TextArena is currently undergoing an update over the next 12 hours. If you face any issues, please try again later.
TowerOfHanoi environment demonstration

Tower of Hanoi Environment Documentation

Overview

The Tower of Hanoi Environment is a single-player puzzle game in which the player transfers a set number of disks from one tower (source) to another (target) using an auxiliary tower. The disks are arranged by size, with larger disks initially stacked below smaller ones on the source tower. The goal is to move all disks to the last tower while adhering to the game's rules: only one disk can be moved at a time, a larger disk cannot be placed on a smaller disk, and only the top disk of any tower can be moved. The player must complete the puzzle within a a given number of steps.

Action Space

  • Format: Actions are strings in the format [source target], where:
  • Example:
    • To move the top disc from tower A to Tower C: [A C]
  • Notes: Additional texts may accompany the action, and the agent is free to provide any number of actions. So long it does not make an invalid action.

Observation Space

Reset Observation: On reset, the observation provides the initial prompt and the initial view of the towers. For example:

[GAME] You are Player 0. You are playing Tower of Hanoi (easy).
You have to move the disks from tower A to tower C.
To move a disk, type the source tower and the target tower (e.g., '[A C]').
Note that you can only move the top disk of a tower, and that a bigger disk cannot be placed on a smaller disk.
As you play, the history of your moves will be displayed.
Here is the current state of the towers:
A: [3, 2, 1]
B: []
C: []

Step Observations: After each step, the environment returns the action and the updated towers as the observation. For example:

[Player 0] To move the disks from tower A to tower C, I'll start by moving the top disk from A to C.

[A C]
[GAME] Player 0 moved disk from A to C. Here is the current state of the towers:
A: [3, 2]
B: []
C: [1]

By default, the environment returns observations in the following format:

{
  player_id: int : [
    (sender_id: int, message: str),
    (sender_id: int, message: str),
    ...
  ]
}

Gameplay

Board Configuration: The game begins with three towers labeled 'A', 'B', and 'C'. The selected number of disks, based on the difficulty level (3 disks for easy, 4 for medium, and 5 for hard), are arranged on tower 'A' in descending order, with the largest disk at the bottom and the smallest at the top. Towers 'B' and 'C' are initially empty, and the player’s objective is to transfer all disks from tower 'A' to tower 'C' using tower 'B' as an auxiliary tower.

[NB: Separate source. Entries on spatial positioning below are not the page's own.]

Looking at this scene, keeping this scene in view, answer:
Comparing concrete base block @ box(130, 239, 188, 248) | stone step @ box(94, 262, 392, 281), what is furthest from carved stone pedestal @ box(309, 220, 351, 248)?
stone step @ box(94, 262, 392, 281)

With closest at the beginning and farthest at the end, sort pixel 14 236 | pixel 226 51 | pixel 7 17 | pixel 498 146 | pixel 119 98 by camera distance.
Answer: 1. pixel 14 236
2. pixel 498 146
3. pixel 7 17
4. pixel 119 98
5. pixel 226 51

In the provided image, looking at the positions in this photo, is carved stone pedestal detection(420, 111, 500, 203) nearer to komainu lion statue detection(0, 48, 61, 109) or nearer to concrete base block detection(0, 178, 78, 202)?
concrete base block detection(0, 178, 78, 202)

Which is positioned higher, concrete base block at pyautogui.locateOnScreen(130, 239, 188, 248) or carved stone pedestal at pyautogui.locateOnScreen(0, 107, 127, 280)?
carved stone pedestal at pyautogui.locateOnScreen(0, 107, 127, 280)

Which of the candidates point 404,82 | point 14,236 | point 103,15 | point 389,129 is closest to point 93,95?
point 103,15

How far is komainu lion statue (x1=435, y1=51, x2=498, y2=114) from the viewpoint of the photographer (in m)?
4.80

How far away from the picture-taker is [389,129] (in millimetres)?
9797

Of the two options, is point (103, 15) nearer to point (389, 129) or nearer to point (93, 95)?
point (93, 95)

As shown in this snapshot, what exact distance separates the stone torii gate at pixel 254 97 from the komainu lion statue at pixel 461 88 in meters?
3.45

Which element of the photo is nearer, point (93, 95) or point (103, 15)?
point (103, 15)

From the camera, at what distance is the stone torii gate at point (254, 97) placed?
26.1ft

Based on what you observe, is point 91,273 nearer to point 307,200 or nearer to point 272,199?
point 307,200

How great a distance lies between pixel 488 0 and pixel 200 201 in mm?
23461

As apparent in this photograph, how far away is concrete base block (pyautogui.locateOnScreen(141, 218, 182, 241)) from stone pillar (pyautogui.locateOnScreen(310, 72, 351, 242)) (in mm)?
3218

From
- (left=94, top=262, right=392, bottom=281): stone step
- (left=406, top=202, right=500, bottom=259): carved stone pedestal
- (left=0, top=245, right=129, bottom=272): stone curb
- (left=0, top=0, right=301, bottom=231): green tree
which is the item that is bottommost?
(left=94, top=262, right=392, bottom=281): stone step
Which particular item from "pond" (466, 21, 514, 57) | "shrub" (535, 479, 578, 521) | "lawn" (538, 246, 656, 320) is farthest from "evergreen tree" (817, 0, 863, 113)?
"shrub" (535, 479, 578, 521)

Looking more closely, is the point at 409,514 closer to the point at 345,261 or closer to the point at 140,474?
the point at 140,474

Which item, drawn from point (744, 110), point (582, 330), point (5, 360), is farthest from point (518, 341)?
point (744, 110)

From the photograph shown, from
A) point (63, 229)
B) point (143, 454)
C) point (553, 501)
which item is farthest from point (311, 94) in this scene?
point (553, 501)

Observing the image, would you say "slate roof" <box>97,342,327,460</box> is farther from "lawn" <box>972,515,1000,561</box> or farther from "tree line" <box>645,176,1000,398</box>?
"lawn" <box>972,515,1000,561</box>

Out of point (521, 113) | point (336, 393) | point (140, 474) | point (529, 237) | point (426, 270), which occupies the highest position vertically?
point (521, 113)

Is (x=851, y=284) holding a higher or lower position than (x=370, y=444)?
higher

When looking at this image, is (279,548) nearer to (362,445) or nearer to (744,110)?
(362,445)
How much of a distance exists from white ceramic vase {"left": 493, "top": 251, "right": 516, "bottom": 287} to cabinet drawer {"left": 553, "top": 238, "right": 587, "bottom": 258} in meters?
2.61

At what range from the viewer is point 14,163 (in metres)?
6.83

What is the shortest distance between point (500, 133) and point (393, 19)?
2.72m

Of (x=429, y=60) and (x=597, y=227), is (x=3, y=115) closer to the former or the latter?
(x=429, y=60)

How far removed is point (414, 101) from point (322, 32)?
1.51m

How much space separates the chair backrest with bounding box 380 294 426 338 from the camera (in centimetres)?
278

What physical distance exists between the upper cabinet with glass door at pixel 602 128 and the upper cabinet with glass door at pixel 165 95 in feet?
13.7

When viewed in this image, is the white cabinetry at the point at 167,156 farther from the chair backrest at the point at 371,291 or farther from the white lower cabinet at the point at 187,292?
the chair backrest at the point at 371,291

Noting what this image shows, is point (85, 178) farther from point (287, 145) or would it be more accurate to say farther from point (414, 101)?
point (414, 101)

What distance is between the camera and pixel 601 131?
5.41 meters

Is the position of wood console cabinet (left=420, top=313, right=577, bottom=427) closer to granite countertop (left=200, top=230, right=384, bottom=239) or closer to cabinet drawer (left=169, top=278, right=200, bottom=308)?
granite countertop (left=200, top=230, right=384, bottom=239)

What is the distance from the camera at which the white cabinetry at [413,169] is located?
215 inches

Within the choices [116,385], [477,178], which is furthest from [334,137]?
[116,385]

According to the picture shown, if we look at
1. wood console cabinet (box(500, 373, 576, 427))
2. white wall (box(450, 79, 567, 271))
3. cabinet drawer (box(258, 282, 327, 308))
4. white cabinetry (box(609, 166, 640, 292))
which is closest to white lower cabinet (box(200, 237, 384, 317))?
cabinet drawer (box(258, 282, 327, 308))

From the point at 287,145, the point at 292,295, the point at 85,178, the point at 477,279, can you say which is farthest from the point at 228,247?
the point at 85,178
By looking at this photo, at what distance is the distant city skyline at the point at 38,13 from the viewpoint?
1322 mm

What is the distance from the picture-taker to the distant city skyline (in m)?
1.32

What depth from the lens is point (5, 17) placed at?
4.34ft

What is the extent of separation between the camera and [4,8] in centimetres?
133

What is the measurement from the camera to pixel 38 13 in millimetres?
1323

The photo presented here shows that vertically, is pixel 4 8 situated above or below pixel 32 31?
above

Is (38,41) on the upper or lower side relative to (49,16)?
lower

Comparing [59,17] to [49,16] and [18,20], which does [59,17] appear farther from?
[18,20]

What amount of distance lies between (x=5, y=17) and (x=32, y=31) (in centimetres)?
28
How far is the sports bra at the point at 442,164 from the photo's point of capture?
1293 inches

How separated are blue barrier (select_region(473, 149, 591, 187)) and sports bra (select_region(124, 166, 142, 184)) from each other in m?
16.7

Turns: The player makes a move by specifying a source and target tower in the format [source target], where source and target are one of the towers 'A', 'B', or 'C'. For example, entering [A C] moves the top disk from tower 'A' to tower 'C', if allowed by the game rules. The game enforces a maximum of 100 moves, though this limit can be modified for extended gameplay.

Objective: The goal is to transfer all disks from tower 'A' to tower 'C' while following the Tower of Hanoi rules:

  1. Only one disk can be moved at a time.
  2. A larger disk cannot be placed on top of a smaller disk.
  3. Disks can only be moved from the top of a tower.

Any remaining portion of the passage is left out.